The state’s department of education announced Thursday that the Confucius Institute program will be axed from the 13 schools in which it currently operates. The Institute did not respond to a request for comment.
New South Wales is Australia’s most populous state, and its capital is Sydney. It ran the language program in collaboration with Hanban, the Chinese government agency that oversees Confucius Institutes. Hanban provided $150,000 in funding for the program, plus $10,000 per classroom.
While Hanban funds Confucius Institutes across the world—totaling at least 500—New South Wales remains the only government agency in any country to have directly hosted one. Usually, universities host the institutes, not states. At least 13 universities in Australia have Confucius Institutes, including the University of Sydney.

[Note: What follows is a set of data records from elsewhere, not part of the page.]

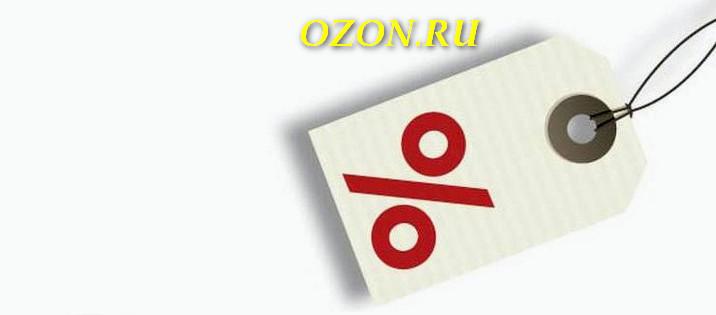 Ozon присматривается к купонному сервису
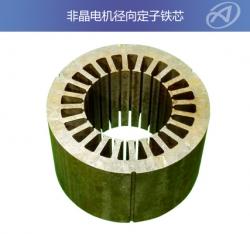 江苏非晶电机径向定子铁芯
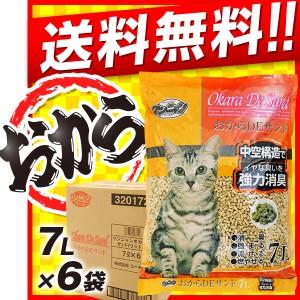 猫砂 国産 ワンニャン おからDEサンド 中空タイプ(トイレに流せる猫砂) 7L×6袋 【おからの猫砂/ねこ砂】 cc-nda cc-sgh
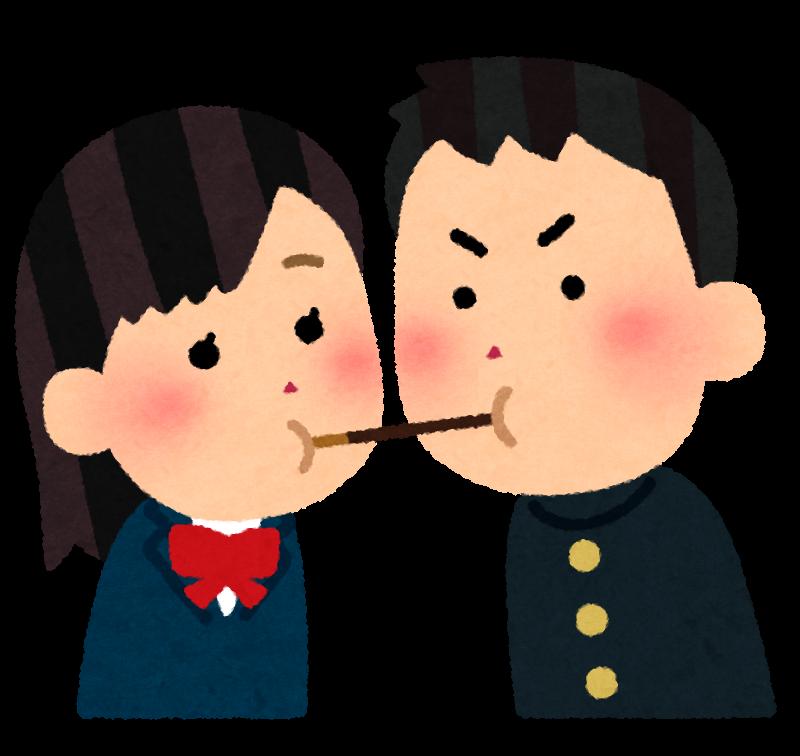 f:id:mizugame6:20191112213844p:plain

The U.S. has the highest number of institutes—followed by the U.K. and Australia—with an estimated 90 Confucius Institutes across the country. The majority are in colleges and universities. The number used to be higher but several schools closed their institutes earlier this year after a Feb. 2019 Senate report slammed the program as a funnel for Chinese propaganda that provides funding which “comes with strings that can compromise academic freedom.”

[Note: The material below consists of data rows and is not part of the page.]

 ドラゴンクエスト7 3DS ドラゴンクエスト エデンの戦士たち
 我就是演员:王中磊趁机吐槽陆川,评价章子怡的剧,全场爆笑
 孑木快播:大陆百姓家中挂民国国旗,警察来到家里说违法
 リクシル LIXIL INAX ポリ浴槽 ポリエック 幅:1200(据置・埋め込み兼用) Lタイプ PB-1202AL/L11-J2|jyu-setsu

While the New South Wales review did not find proof of “actual political influence,” it described finding “a number of specific factors that could give rise to the perception that the Confucius Institute is or could be facilitating inappropriate foreign influence.”
The state’s decision to shut down the program is the latest indication of rising concerns in Australia over Chinese government influence in the country, from its politicians to its campuses.

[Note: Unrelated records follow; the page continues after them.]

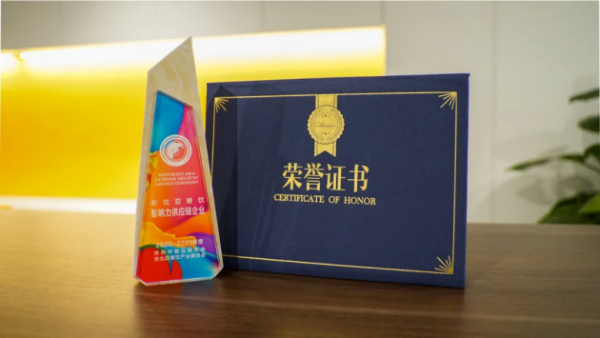 """普渡科技荣获""""东北亚餐饮影响力供应链企业""""称号"""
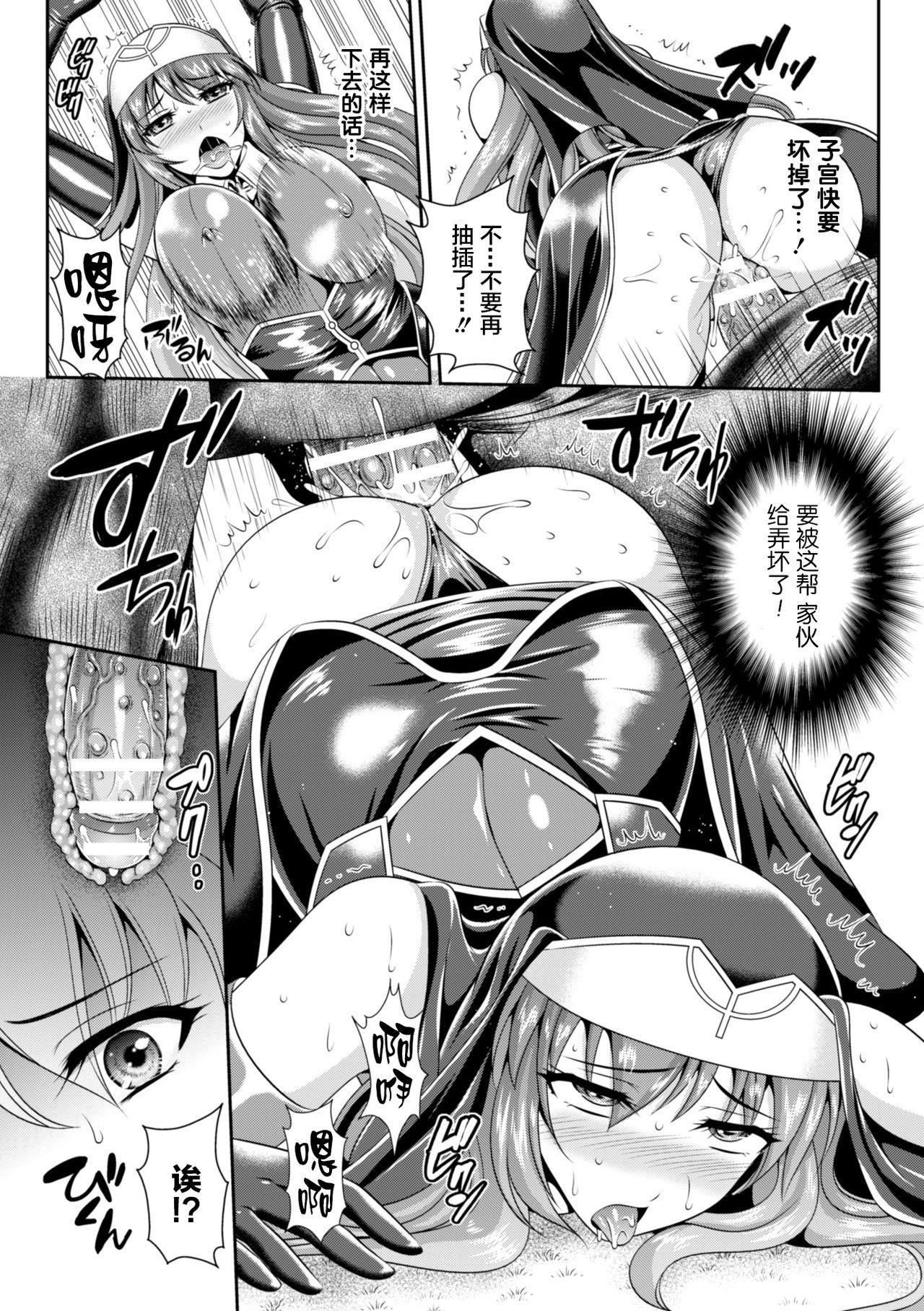 Nengoku no Liese Inzai no Shukumei ch.1 21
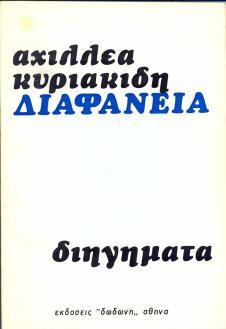 DIAFANEIA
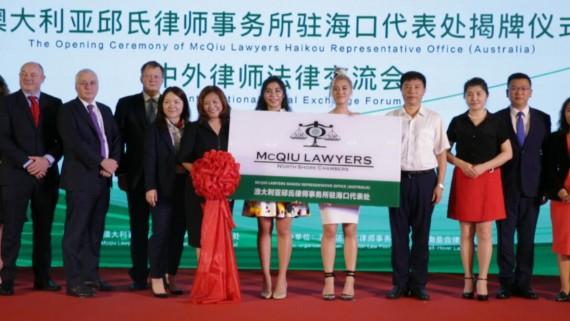 海南首家外国律师事务所驻华代表处挂牌成立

Australia’s political relationship to the Asian superpower is complicated by its economic one: China is Australia’s biggest trading partner and has boosted its economy for decades.
“No country has benefited as clearly from its relationship with China as Australia,” John Garnaut, an Australian government consultant and former China-based journalist, wrote in 2018. “It is hard to think of any two economies in the world that are more complementary.”
The countries are also culturally linked, with 1.2 million Australian citizens of Chinese descent. But amid concerns that paranoia around Chinese Communist Party infiltration will generate a racist backlash against those citizens, former Australian prime minister Kevin Rudd said on Friday that Australia is in danger of entering a “national hysteria” about Chinese influence.
Rudd said that Chinese Australians have approached him “in the middle of the street and [said] they are copping abuse […] we have to be very careful about how we manage these debates.”
The New South Wales education minister said the state will replace its public schools’ Confucius Institute programs with state-run Mandarin language programs.